Between Whiles is a collection of short stories by Helen Hunt Jackson, the American writer who lived from 1830 to 1885 and who is best known for her novel Ramona of 1884. The collection appeared in 1887, two years after her death, and gathered short fiction Jackson had been producing for various magazines during the previous decade alongside her better known nonfiction and her famous final novel.
The stories cover a wide range of American settings, reflecting Jackson’s own substantial travels during the years she was working as a writer. There are stories set in New England, where she had grown up in Amherst alongside Emily Dickinson. There are stories set in the West, particularly in Colorado where she lived for many years with her second husband. There are stories set in California, drawing on the research she had done for her Native American advocacy work. The collection gives a good sense of the range of her short fiction and of her particular ability to find drama in the ordinary lives of women of various ages and circumstances.

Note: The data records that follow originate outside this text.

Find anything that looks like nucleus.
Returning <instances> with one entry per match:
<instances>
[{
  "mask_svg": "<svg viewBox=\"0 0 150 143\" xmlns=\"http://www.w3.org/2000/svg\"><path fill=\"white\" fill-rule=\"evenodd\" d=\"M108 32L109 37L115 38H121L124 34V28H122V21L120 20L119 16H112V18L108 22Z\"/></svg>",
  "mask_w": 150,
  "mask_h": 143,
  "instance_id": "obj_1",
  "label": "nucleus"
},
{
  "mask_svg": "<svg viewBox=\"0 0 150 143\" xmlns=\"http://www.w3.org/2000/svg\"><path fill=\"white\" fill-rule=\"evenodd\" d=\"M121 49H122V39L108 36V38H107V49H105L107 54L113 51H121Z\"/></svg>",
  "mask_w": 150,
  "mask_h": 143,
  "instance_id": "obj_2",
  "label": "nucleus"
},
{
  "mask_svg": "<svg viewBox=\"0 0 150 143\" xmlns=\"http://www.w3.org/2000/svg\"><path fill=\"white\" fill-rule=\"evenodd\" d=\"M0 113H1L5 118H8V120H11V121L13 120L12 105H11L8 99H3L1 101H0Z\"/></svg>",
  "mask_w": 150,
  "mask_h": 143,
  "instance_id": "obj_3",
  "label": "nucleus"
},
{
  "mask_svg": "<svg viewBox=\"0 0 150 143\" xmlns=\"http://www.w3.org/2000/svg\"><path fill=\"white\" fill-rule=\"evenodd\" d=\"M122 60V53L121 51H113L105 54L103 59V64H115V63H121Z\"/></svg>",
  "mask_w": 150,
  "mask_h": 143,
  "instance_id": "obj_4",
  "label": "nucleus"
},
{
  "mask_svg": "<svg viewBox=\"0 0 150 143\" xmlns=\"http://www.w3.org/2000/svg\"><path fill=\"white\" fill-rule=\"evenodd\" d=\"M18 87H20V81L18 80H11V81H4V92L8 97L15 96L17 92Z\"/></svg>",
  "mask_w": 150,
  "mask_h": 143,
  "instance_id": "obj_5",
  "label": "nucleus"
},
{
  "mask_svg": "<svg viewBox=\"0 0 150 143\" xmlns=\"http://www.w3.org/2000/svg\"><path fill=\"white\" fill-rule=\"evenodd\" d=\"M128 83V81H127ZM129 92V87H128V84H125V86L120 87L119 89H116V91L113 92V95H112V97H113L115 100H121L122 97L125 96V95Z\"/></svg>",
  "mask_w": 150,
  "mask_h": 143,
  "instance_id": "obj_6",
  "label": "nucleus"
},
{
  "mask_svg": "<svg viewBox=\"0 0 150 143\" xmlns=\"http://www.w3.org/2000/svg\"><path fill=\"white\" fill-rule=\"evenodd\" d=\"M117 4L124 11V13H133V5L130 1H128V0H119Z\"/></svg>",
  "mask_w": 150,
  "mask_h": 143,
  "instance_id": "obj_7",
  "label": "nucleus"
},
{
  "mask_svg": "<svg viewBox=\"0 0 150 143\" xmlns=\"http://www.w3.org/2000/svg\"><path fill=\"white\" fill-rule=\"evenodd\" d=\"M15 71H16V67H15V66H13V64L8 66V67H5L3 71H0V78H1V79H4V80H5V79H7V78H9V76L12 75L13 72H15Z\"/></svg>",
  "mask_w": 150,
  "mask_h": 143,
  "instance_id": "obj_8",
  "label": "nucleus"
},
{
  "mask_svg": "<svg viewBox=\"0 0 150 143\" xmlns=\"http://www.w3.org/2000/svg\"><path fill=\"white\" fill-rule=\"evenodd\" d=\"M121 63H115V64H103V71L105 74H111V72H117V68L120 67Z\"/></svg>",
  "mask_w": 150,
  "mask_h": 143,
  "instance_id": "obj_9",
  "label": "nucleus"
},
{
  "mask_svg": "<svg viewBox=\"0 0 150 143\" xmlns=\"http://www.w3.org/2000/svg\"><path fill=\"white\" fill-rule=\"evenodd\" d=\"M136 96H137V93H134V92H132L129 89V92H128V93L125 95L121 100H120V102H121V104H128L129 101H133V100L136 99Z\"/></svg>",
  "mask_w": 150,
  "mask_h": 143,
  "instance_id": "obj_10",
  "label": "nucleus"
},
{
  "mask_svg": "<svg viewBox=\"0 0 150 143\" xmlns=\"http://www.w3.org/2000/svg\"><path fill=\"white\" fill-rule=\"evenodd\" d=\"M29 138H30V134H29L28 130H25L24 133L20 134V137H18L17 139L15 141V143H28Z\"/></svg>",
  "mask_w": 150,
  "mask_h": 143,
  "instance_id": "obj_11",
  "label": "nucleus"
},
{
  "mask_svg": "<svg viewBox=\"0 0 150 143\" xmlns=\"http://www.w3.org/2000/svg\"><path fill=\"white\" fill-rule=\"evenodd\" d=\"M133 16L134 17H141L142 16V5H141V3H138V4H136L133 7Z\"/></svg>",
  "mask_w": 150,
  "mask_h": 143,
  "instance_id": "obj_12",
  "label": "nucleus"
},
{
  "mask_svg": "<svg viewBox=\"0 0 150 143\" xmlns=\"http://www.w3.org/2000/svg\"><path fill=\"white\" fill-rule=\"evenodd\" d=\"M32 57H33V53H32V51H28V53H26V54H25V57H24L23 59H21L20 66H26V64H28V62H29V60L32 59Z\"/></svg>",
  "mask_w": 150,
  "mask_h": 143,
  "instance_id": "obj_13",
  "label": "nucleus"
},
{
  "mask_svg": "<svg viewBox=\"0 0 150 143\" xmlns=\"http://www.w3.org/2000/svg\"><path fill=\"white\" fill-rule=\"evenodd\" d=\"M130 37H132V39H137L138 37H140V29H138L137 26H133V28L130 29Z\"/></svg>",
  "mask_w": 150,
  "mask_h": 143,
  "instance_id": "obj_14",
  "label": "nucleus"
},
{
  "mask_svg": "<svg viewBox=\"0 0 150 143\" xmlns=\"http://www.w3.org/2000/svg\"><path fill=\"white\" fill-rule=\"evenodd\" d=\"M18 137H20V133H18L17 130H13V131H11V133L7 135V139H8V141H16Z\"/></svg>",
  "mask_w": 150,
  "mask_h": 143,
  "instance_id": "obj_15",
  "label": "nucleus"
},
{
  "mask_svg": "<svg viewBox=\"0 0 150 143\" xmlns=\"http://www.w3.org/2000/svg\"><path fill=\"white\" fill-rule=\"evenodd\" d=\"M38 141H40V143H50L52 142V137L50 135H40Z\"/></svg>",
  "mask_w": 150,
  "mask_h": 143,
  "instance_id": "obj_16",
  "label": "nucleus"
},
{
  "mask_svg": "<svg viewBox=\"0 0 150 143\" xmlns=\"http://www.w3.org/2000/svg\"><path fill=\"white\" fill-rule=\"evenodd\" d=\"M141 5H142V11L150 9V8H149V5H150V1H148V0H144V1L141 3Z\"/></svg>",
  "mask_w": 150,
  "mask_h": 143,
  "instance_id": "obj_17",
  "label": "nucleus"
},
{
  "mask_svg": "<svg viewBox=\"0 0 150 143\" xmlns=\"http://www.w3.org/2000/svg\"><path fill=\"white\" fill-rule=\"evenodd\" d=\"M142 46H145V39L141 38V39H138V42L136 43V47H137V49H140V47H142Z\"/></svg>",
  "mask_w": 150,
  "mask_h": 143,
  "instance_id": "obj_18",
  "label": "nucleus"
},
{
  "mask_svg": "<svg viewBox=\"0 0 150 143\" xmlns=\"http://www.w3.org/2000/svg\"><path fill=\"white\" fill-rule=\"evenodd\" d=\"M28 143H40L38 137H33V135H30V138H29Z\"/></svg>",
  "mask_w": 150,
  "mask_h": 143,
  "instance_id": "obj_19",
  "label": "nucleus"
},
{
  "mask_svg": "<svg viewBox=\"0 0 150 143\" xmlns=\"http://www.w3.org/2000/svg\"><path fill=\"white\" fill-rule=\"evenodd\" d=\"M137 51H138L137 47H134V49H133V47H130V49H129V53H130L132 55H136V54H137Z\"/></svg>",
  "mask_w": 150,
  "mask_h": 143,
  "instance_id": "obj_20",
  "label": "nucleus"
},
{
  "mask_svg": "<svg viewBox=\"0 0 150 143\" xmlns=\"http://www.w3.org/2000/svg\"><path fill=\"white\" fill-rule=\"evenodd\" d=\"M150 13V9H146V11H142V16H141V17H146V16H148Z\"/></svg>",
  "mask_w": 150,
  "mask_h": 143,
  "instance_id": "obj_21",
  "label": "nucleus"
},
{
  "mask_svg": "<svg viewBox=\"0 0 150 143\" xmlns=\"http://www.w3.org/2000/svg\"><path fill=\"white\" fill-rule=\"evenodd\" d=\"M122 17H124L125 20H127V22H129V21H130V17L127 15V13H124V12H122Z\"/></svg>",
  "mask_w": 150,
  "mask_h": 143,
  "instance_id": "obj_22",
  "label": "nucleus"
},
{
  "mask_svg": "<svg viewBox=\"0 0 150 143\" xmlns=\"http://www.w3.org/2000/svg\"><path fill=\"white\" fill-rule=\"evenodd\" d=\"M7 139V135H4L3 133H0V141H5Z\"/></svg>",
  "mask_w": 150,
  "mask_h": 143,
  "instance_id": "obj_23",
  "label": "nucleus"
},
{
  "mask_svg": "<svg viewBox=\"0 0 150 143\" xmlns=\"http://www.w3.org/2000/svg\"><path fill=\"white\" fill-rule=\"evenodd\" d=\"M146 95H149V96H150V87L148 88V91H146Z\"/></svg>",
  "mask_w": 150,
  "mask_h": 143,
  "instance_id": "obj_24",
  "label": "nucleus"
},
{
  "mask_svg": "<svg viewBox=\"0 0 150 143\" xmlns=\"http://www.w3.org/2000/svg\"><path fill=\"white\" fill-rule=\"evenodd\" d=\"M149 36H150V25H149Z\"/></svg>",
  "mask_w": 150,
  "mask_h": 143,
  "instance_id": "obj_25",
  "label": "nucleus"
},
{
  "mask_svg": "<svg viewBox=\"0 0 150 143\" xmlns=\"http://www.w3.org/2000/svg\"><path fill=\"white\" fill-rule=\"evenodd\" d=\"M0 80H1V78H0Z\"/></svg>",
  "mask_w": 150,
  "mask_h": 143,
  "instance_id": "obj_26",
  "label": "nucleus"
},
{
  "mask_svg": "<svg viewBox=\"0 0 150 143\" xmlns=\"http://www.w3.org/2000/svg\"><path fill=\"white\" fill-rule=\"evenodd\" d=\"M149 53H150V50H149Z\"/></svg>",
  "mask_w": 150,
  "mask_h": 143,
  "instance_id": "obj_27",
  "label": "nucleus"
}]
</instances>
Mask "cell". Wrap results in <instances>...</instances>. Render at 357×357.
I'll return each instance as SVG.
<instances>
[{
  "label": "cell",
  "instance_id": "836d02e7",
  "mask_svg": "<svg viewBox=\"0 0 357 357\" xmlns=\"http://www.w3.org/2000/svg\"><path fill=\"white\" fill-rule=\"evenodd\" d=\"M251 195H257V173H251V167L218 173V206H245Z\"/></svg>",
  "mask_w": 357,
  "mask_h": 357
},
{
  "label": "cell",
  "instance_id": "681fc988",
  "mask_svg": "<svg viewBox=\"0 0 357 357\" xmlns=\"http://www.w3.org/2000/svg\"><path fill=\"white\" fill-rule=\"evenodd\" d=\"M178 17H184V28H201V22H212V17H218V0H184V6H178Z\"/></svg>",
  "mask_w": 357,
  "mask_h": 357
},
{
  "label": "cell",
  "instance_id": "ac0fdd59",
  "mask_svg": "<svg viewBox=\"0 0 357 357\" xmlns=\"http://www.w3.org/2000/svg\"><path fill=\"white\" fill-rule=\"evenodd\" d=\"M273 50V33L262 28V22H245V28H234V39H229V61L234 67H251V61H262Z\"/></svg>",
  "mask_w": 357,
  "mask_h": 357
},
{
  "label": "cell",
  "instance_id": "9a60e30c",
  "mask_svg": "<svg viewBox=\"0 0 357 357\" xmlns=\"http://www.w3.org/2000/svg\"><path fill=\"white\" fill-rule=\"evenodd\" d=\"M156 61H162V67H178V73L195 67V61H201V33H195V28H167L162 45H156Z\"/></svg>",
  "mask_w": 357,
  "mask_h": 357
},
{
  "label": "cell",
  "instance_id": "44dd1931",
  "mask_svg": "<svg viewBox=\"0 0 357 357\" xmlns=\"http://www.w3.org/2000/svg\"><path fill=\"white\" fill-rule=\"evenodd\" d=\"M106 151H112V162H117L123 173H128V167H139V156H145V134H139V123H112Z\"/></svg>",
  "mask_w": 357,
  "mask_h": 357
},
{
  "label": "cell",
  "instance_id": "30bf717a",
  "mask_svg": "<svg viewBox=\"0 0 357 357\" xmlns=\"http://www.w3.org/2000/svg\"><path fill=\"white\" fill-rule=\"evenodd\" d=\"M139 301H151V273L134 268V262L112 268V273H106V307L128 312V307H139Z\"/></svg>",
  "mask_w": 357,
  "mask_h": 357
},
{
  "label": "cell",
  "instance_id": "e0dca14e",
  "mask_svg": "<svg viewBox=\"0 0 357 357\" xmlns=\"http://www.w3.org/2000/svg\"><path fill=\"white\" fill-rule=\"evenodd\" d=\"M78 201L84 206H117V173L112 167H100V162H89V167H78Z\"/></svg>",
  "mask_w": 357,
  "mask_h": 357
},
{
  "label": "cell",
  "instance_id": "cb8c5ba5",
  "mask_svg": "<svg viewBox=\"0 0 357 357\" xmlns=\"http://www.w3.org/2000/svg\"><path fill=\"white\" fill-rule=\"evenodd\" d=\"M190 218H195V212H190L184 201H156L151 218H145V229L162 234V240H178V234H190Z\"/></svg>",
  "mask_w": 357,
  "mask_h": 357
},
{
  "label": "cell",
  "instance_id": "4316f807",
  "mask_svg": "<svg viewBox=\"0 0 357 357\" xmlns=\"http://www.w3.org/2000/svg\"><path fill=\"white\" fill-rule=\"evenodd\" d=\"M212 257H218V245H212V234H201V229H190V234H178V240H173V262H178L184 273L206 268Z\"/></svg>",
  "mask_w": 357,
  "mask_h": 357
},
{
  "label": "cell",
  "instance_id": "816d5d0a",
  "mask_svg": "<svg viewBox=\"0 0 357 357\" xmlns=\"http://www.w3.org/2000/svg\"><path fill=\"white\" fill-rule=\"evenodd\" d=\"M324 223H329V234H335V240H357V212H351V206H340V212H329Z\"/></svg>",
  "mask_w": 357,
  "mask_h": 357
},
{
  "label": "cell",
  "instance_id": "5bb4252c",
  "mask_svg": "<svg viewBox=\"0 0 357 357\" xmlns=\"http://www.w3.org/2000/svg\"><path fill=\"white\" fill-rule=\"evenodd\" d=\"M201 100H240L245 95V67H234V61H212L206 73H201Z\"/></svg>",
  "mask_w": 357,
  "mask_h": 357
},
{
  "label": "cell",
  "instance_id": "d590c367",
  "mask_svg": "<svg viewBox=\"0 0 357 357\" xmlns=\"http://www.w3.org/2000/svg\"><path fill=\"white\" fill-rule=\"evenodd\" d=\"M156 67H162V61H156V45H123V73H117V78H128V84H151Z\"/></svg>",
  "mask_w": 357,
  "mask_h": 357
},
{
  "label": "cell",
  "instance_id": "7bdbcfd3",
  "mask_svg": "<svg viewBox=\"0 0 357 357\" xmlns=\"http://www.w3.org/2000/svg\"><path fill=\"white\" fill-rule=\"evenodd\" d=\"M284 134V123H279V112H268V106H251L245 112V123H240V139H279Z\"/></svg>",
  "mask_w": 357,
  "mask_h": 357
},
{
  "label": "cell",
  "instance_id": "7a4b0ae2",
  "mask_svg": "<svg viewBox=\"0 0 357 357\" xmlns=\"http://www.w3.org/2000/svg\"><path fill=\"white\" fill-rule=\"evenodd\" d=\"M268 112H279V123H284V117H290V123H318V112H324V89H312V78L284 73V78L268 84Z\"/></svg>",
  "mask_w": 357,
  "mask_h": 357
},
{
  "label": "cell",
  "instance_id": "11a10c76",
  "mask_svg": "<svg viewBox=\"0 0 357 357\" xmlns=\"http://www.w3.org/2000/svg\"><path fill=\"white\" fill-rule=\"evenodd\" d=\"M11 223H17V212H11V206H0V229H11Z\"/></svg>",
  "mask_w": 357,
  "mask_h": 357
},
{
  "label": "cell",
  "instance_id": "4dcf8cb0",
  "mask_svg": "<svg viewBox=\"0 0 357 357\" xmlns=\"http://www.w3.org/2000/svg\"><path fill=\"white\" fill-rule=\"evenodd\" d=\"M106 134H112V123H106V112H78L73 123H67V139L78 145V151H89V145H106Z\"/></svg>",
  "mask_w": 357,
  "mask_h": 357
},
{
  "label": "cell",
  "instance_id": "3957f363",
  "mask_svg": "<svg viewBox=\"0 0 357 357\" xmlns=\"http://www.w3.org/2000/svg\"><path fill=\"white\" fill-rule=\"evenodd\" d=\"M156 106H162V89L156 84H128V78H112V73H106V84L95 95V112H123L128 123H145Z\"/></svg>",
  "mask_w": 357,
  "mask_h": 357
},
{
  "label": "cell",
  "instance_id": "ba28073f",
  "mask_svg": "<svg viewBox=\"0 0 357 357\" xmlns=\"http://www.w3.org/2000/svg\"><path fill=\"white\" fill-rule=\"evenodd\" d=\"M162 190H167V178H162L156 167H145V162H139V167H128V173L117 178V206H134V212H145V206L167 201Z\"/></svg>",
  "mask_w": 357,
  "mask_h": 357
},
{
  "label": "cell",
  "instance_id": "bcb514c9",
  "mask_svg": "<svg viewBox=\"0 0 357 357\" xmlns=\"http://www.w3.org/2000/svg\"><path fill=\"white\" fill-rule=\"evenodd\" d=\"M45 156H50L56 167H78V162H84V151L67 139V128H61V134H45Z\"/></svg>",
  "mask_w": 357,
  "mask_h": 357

Jackson’s short fiction is less famous than Ramona and the nonfiction Century of Dishonor, but it has its own quiet strengths. She was particularly good on the inner lives of women whose external circumstances offered limited dramatic possibility, and several of the stories in this collection are early examples of the kind of psychological realism that would become more common in later American women’s fiction.
The book runs about three hundred pages. For readers who have read Ramona and want more of Jackson’s work, this is one of the more accessible places to look for her shorter fiction.